TASK BRIEF: An acceptable response holds only the line containing "kingdom: Animalia" and every line after it to the end of the records, each reproduced exactly.

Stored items
________________
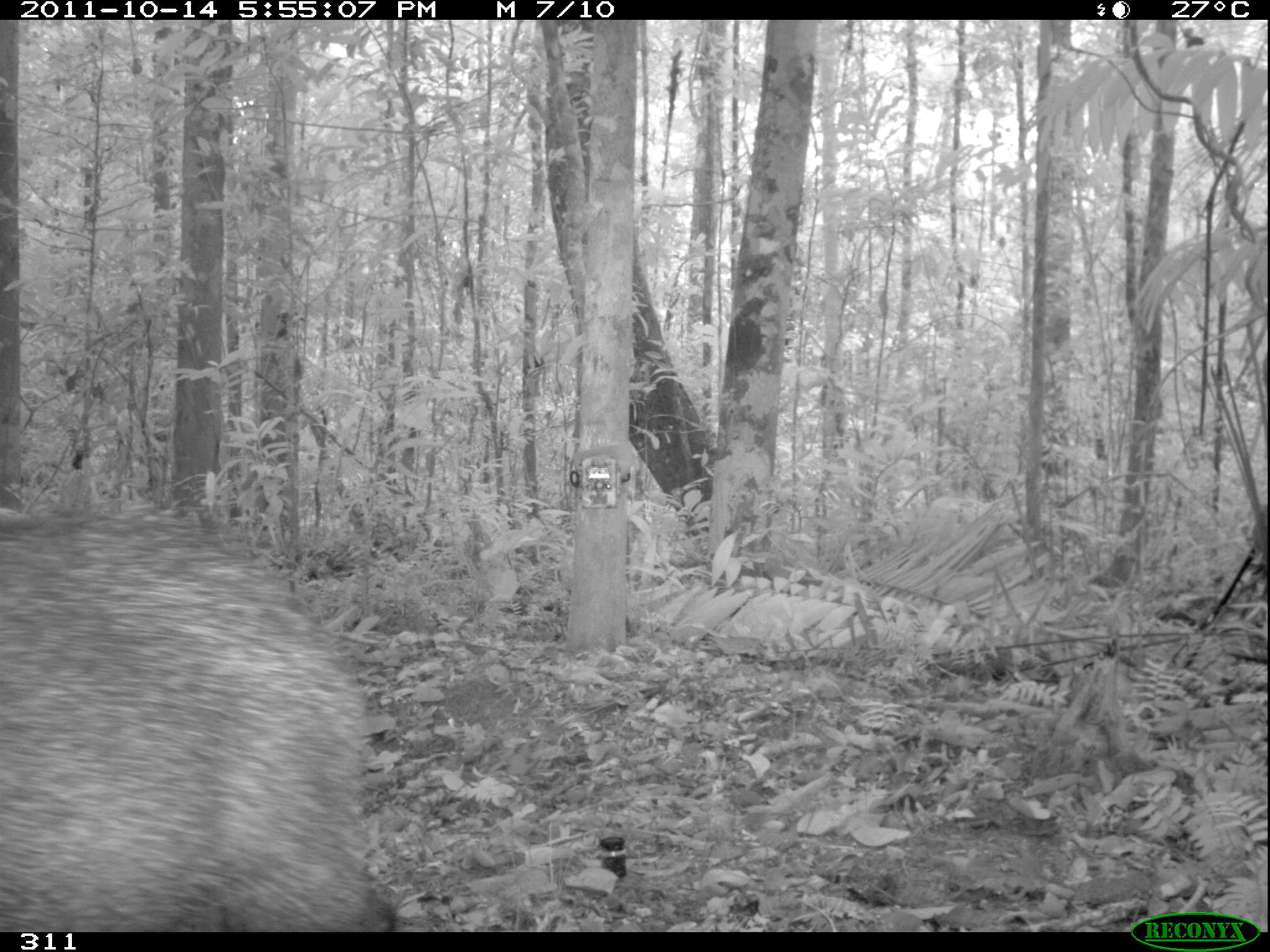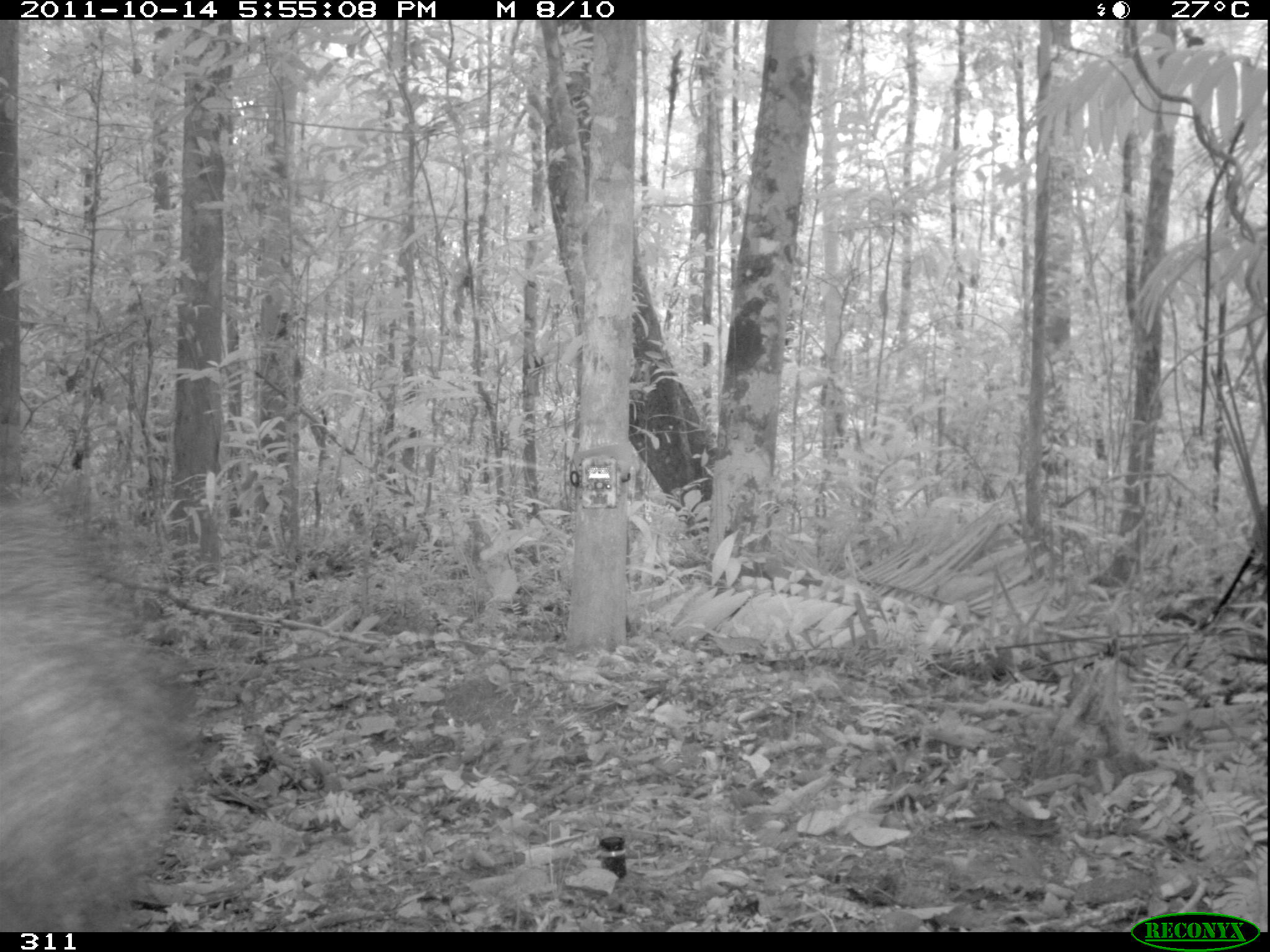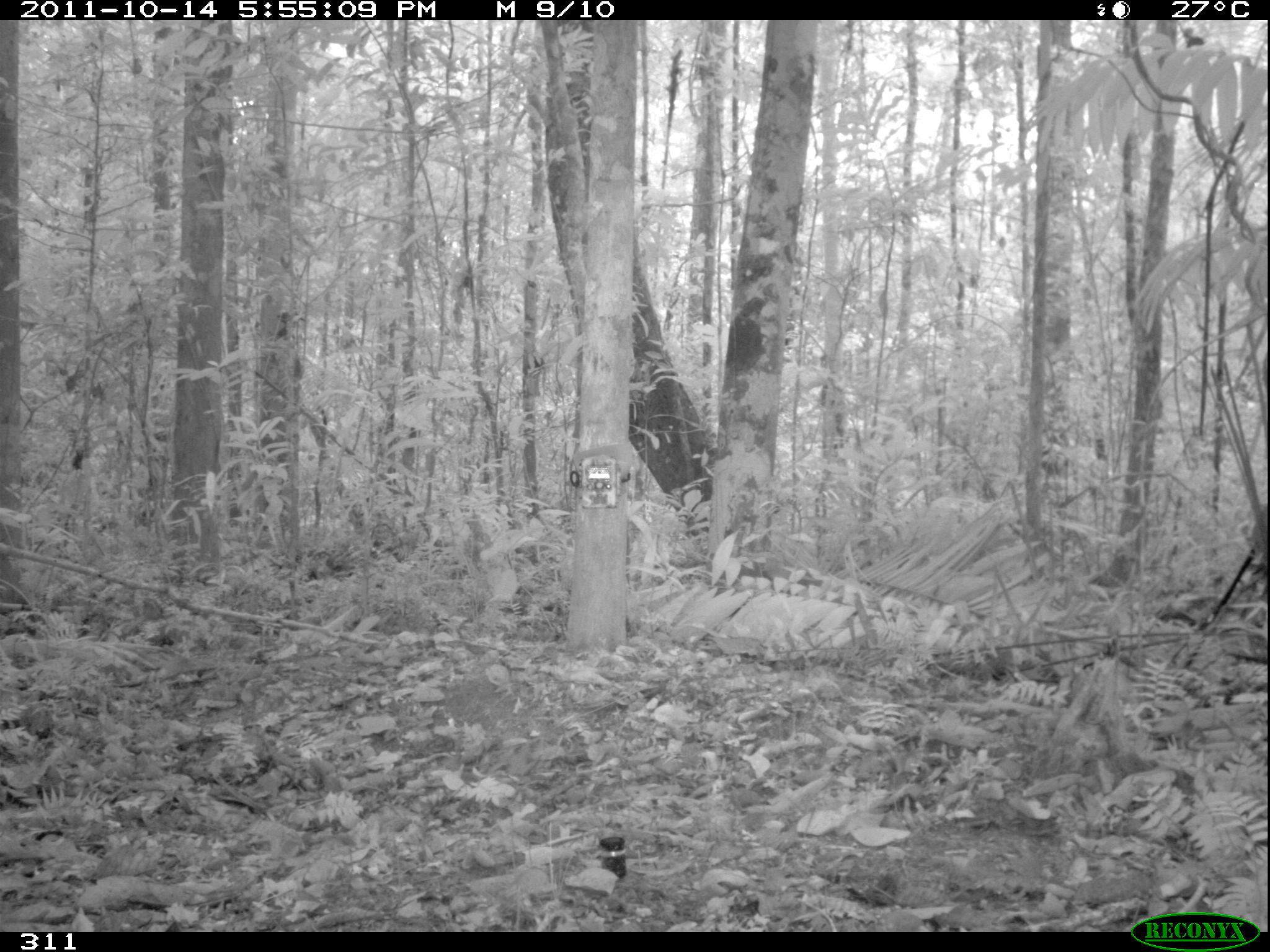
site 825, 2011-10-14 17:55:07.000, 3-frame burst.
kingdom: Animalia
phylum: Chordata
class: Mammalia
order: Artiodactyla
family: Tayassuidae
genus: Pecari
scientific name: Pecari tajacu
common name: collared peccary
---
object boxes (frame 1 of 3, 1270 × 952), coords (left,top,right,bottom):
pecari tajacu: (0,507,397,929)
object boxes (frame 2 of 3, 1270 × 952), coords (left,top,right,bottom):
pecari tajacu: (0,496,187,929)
________________
WRITTEN ANSWER:
kingdom: Animalia
phylum: Chordata
class: Mammalia
order: Artiodactyla
family: Tayassuidae
genus: Pecari
scientific name: Pecari tajacu
common name: collared peccary
---
object boxes (frame 1 of 3, 1270 × 952), coords (left,top,right,bottom):
pecari tajacu: (0,507,397,929)
object boxes (frame 2 of 3, 1270 × 952), coords (left,top,right,bottom):
pecari tajacu: (0,496,187,929)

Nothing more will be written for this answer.